もちろん、共産党はとうの昔に暴力革命を排除しているし、現在の綱領でも「日本社会が必要としている変革は、社会主義革命ではなく、資本主義の枠内で可能な民主的改革」とうたっている。だが、この言葉からは、上層部が上から国民を「指導」し、一つの方向性に染め抜く組織原理が垣間見える。どうしても統制的な組織文化を想起させてしまう。


前述の大山県議の発言は、こうした党風への違和感の表明であり、それに対する田村氏の姿勢は、結果として上記の「統制的な組織原理」が現存していることを、内外に広く知らしめる形になった。
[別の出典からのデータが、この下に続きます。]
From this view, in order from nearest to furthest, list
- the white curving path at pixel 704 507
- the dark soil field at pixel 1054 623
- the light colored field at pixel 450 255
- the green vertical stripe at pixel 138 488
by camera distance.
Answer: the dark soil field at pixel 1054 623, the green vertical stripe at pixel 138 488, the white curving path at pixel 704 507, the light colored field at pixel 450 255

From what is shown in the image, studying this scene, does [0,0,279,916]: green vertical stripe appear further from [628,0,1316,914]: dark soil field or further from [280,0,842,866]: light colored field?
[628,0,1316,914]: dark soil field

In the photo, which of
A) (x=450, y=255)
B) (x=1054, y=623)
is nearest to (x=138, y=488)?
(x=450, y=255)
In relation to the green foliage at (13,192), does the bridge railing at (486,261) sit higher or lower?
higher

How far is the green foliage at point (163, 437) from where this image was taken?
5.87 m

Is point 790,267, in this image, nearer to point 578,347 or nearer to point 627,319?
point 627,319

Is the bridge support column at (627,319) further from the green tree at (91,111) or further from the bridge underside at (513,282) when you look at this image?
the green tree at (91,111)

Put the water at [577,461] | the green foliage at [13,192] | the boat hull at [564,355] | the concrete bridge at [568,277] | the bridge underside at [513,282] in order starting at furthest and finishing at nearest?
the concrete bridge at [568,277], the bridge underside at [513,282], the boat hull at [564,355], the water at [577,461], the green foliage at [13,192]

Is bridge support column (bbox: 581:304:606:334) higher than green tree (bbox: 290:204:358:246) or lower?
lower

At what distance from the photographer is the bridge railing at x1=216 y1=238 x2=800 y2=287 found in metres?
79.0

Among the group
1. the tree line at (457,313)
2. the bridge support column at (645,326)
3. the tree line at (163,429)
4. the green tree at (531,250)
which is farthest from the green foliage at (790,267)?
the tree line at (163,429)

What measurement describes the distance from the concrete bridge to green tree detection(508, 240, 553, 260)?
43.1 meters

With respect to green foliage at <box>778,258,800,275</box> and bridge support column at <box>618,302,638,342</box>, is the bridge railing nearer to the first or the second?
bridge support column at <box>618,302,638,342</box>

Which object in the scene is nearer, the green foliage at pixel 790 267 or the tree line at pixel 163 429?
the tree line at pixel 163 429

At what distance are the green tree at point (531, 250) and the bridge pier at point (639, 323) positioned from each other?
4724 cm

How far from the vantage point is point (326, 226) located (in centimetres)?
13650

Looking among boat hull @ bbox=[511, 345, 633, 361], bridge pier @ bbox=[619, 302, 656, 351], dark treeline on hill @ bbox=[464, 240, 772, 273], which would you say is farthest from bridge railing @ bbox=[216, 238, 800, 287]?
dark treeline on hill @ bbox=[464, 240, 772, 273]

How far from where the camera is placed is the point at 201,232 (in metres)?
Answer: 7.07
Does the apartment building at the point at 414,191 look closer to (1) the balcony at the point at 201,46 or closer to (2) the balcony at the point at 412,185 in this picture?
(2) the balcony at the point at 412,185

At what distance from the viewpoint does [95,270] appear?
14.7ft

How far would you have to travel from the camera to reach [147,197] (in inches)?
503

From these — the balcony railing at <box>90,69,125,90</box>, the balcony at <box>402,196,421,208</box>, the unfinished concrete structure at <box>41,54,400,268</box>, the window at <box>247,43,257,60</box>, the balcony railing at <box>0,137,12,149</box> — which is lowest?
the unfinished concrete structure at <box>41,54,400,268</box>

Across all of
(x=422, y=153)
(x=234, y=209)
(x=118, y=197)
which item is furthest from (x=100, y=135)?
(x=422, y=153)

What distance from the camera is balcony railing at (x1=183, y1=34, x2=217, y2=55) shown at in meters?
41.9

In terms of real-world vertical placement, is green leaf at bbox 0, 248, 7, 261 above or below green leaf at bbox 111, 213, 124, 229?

日本共産党の選挙カー(写真=morinohito68/CC-BY-SA-2.0/Wikimedia Commons

■時代に合わない「政党の体質」は若者にも嫌われる


共産党にとって不幸なのは、こうした組織原理が、同党の目指す政策や政権戦略と合わなくなりつつあることだ。


「ジェンダー平等社会をつくる」「性的指向と性自認を理由とする差別をなくす」「長時間労働や一方的解雇の規制」「企業・団体献金を禁止」「再生可能エネルギーへの抜本的転換」「国民のくらしと社会保障に重点をおいた財政・経済の運営」……。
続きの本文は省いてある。